==== Texte fourni ====

On trouve aussi par exemple l’évocation du peuple Bariba à Nikki avec la tenture de la Gaani d’Yves Apollinaire Pédé, le concept de « Tigritude » soulevé par le Prix Nobel de littérature nigérian Woye Solinka avec la vidéo d’Emo de Medeiros, ou encore la création de la diaspora Agouda, « ces Afro-Brésiliens descendants d’anciens négriers portugais ou d’anciens esclaves africains affranchis revenus du Brésil, avec les œuvres de Fabrice Monteiro ou Emo de Medeiros (dont les noms portugais disent bien l’appartenance à cette communauté) » explique le commissaire de l’exposition Emmanuel Daydé.
Une effervescence créative du XXIe
Il ne s’agit plus là de rendre compte d’un art traditionnel ou historique mais de révéler la création aujourd’hui et maintenant, depuis le doyen conceptuel Georges Adéagbo, premier Africain à recevoir un Grand Prix à la Biennale de Venise en 1999, jusqu’au jeune peintres Nobel Koty, qui pratique l’autoportrait sous tous ses angles (pratique rare en Afrique) « pour dire l’épaisseur tragique du corps » confie Emmanuel Daydé.
Cependant, l’autoportrait est beaucoup utilisé par l’artiste congolais Chéri Samba, exposé au MuséeMaillol grâce à la collection Pigozzi.
Le vodun, une religion développée dans l’Afrique subsaharienne
« Il faut considérer le vodun comme une pensée dynamique, organisée et pertinente, une histoire ouverte et un système mouvant de pensée »
le philosophe franco-béninois Arnaud Zohou.
Né dans le golfe de Guinée, le vodun apparaît très structuré au XVIIe siècle dans le royaume du Danxomè* avant d’être reconnu dans le calendrier de la république du Bénin comme fête nationale en 1992, puis en « Vodun Day » en 2024 par l’actuel président Patrice Talon. Cette religion originaire d’Afrique de l’Ouest s’est également exportée en Haïti suite à la traite d’esclaves, phénomène expliqué dans Zombis, la mort n’est pas une fin ? au Quai Branly.
Le vodun se manifeste par des prières, des offrandes, des sacrifices et des états de transe pour entrer en contact avec les divinités. Dans la mythologie Yoruba, Ogun contrôle le feu, le fer et la guerre, avant d’être considéré comme le parton des forgerons.
Né en 1971 à Porto Novo, Gérard Quenum s’est illustré grâce à ses poupées aux allures postapocalyptiques inspirées de la saga de science-fiction Mad Max. Il serait apparemment les derniers représentants de l’espèce humaine, tels des ombres fantomatiques. Leurs pieds et leurs mains sont éclatées, comme s’ils ne savaient pas où ils n’allaient ni ce qu’ils faisaient, sans repères.

====

- Exercices
[A] Répondez brièvement à partir du texte sur l'art béninois :
(i) En quelle année Georges Adéagbo a-t-il reçu un Grand Prix à la Biennale de Venise ?
(ii) Qui a fait du vodun le « Vodun Day » en 2024 ?
(iii) Où et en quelle année Gérard Quenum est-il né ?
[B] Poursuivez le texte sur l'art béninois à partir de sa dernière phrase.
La liste ci-dessous n'a aucun rôle ici.

==== Éléments ====

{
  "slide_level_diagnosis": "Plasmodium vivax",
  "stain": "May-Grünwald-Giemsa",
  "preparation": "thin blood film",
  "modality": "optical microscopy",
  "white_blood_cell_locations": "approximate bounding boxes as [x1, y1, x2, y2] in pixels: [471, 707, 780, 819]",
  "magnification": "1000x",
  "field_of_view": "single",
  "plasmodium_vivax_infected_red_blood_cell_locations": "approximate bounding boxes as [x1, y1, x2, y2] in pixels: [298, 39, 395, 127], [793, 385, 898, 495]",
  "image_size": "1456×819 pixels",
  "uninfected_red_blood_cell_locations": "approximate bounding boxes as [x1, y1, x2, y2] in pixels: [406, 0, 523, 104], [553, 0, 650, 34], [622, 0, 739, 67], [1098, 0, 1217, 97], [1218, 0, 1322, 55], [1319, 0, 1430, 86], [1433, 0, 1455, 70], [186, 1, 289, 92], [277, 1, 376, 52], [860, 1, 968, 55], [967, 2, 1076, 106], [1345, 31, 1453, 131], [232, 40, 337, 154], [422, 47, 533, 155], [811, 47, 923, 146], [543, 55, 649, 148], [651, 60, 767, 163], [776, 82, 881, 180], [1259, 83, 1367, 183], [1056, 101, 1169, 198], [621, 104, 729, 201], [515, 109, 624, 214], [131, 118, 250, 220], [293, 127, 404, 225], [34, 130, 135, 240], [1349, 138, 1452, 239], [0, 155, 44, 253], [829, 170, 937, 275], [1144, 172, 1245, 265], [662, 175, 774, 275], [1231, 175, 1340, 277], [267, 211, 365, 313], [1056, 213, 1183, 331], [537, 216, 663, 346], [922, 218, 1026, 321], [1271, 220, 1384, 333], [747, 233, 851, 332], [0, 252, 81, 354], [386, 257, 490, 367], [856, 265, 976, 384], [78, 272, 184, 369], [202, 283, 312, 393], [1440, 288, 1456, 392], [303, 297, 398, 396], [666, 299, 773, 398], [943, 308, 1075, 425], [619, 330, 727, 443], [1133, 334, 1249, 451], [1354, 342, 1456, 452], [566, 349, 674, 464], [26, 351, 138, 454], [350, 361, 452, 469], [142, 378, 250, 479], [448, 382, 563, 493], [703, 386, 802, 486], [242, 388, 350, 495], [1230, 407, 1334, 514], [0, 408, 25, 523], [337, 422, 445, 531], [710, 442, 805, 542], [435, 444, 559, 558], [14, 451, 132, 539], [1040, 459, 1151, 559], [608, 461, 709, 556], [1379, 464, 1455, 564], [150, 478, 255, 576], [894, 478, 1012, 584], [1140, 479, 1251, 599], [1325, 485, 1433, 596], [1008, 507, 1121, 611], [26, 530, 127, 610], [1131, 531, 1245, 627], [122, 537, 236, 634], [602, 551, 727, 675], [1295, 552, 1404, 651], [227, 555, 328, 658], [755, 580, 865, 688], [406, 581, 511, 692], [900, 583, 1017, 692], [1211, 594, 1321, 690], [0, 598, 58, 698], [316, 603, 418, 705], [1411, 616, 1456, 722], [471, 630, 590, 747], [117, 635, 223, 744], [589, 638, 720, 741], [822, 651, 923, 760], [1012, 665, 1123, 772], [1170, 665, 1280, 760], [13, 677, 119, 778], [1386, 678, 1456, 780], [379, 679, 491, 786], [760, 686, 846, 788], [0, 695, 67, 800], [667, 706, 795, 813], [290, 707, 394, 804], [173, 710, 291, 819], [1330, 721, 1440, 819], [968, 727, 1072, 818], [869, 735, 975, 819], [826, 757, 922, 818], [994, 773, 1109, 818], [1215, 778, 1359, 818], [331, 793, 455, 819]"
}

====

- Réponses
[A]
(i) En 1999.
(ii) L'actuel président Patrice Talon.
(iii) À Porto Novo, en 1971.

[B]
La place des femmes dans la culture Yoruba
Sculpteur de masques, Kifouli Dossou apprend cet art tout jeune auprès de ses grands frères. Il sculpte des masques gèlèdè, appartenant à la tradition yoruba. Dans cette culture, la femme est dépositaire d’un immense pouvoir. Lorsque celui-ci n’est pas canalisé, il peut devenir néfaste et représenter un danger pour la société.
Afin de prévenir ce risque, la culture yoruba encense et célèbre la femme afin d’apaiser les rancunes qu’elle pourrait entretenir contre la société. L’artiste serait plus audacieux en allant au-delà du registre traditionnel des masques, en cherchant à donner plus d’envergure à ses personnages et aux scènes figurées comme dans le « Masque Totem ».
Ancrée dans la société d’aujourd’hui
Juriste de formation, Moufouli Bello porte un intérêt pour les questions d’identité, ce qui l’a amenée à observer les structures idéologiques de la société et la façon dont les traditions, la culture, la politique et les technologies influencent et façonnent notre identité.
Sa peinture s’intéresse à la visibilité du corps féminin noir, notamment avec la volonté de « décoloniser » notre perception et déconstruire sa condition patriarcale.
Avec Irawo, ses trois femmes, l’une debout et les deux autres assises, celle qui fut l’une des artistes représentant le Bénin à la Biennale de Venise en 2024. invite les spectateurs à témoigner de l’importance de la sororité et des communautés de femmes pour résister au capitalisme. Inspirée de la philosophie féministe yoruba, les femmes sont liées à d’autres formes de vie telle que la nature, les plantes et l’eau. Chacun de ces éléments est dotés d’un pouvoir spirituel de régénération et de force, essentielles pour transmettre des valeurs à la société.
Dans un monde confronté à des préoccupations alarmantes comme la crise climatique, les guerres et la montée du populisme, l’artiste propose de créer un espace où le retour à la terre mère est primordial.
La tradition du textile
Prince Toffa se dit descendant de Toffa, le dernier roi de Porto-Novo (1850-1908) l réalise majoritairement des œuvres d’art textile mais également des sculptures, des installations ainsi que des performances. Il fabrique des longues robes chatoyantes à partir d’objets récupérés, comme Lissa Adjakpa faite de bouchons de bouteilles en plastique ainsi que des colliers de capsules de café, cousues sur une robe existante.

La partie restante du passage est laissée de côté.